Brand redet in seiner typischen Manier mit deutlichen, klar verständlichen Worten auf sein Team ein. Seine Haupt-Botschaft: "Denkt doch mal an Polen!"

Es ist nicht das erste Mal, dass der Fernseh-Zuschauer bei einer Übertragung eines Spiels der deutschen Handball-Nationalmannschaft bei einem Timeout von "Polen" hört. Aber was ist eigentlich dieses "Polen"?

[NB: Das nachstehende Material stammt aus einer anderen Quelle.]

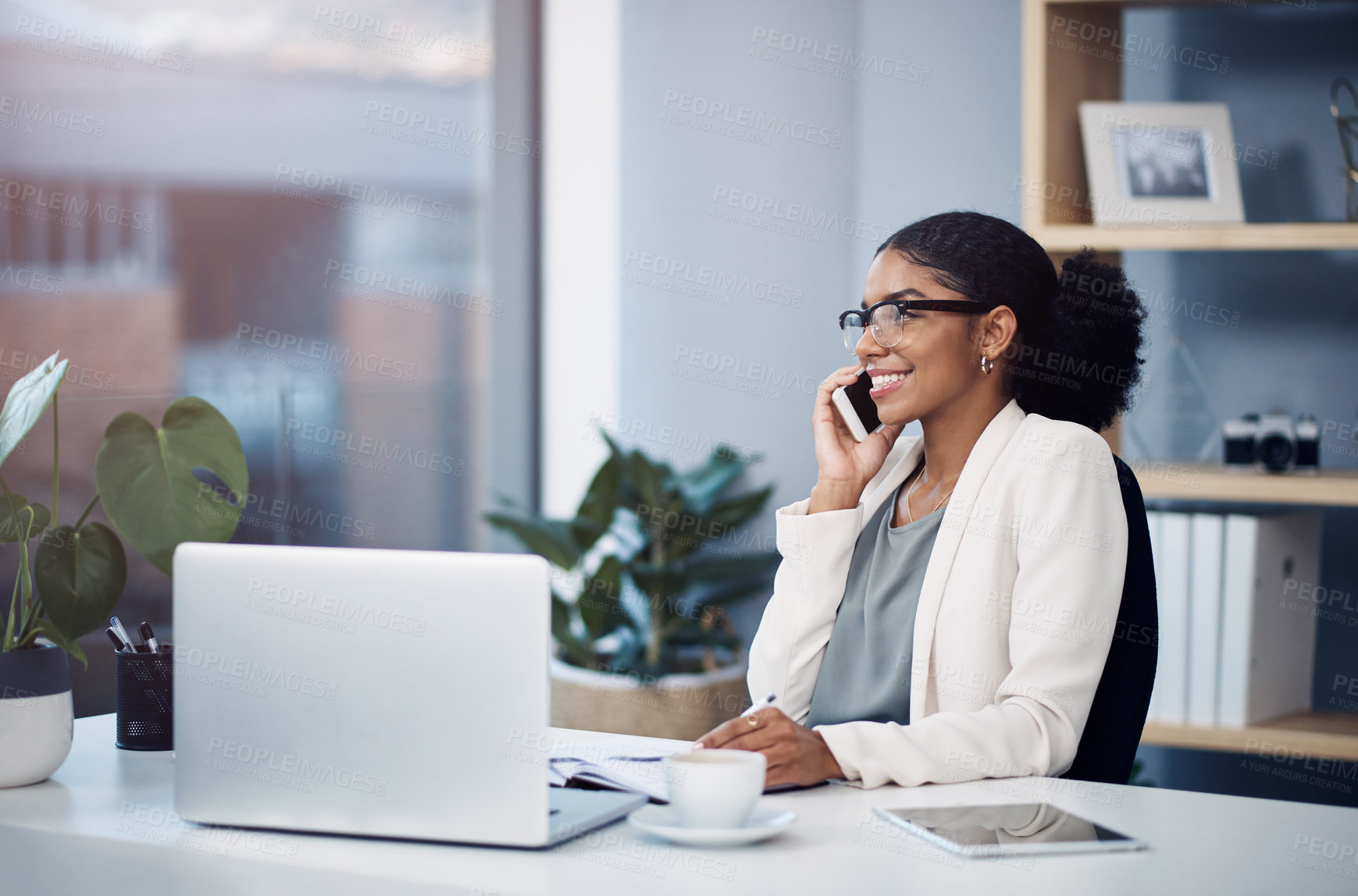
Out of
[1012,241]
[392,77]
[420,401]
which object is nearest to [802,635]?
[1012,241]

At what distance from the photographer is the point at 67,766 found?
1.36 meters

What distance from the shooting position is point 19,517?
53.2 inches

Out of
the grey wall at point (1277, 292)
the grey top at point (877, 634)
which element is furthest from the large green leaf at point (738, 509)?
the grey top at point (877, 634)

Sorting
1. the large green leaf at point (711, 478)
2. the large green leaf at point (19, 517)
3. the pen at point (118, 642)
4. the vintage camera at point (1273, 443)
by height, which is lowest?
the pen at point (118, 642)

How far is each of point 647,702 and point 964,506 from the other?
5.13ft

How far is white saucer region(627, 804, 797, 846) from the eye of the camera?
40.8 inches

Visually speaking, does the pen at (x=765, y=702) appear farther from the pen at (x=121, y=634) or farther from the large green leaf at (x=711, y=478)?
the large green leaf at (x=711, y=478)

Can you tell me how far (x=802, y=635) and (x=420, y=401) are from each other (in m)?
1.96

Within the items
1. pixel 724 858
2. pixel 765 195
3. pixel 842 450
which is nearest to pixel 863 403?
pixel 842 450

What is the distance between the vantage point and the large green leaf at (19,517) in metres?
1.35

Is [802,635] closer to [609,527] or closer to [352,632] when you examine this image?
[352,632]

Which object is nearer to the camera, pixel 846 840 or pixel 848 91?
pixel 846 840

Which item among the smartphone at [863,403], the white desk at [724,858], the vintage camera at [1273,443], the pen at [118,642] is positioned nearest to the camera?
the white desk at [724,858]

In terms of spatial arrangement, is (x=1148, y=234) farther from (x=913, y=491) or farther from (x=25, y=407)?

Das Ziel: Schwung aus dem Rückraum

"Polen ist ganz einfach der Name für einen Spielzug oder eine Auslösehandlung, wie wir es nennen. Wie bei allen Spielzügen geht es darum, die gegnerische Abwehr in Bewegung zu bringen. Es soll durch einen Übergang Unruhe im Zentrum hergestellt werden, sodass die Rückraumspieler mit Schwung in eine gute Wurfposition kommen können", erklärt Markus Baur im Gespräch mit SPOX.

Der ehemalige Nationalmannschafts-Kapitän kennt "Polen" und alle anderen Spielzüge der DHB-Auswahl wie kein anderer. Jahrelang war er als Spielmacher Brands verlängerter Arm auf dem Spielfeld und könnte alle taktischen Varianten noch heute im Schlaf durchspielen.

Seit einigen Jahren sind die Spielzüge, pardon, Auslösehandlungen beim DHB in Bild und Schrift festgehalten. Manchmal reichen, je nach Spielgefühl eines Spielers, fünf Minuten, um ein System zu begreifen. Manchmal merkt man erst im Training, dass sich eine Idee, die am Reißbrett noch vielversprechend aussah, in der Praxis gar nicht umsetzen lässt.

Polen ist viel simpler als Dortmund

Nicht so bei "Polen", das einmal bei einem Qualifikationsspiel - sinnigerweise in Polen - entstanden ist. Nachdem sich die deutsche Mannschaft gegen die 3-2-1-Deckung der Gastgeber sehr schwer getan hatte, kam während des Spiels die Idee auf, es doch mal mit einem neuen Spielzug zu probieren. Das Resultat waren jede Menge Tore. "Polen" war geboren.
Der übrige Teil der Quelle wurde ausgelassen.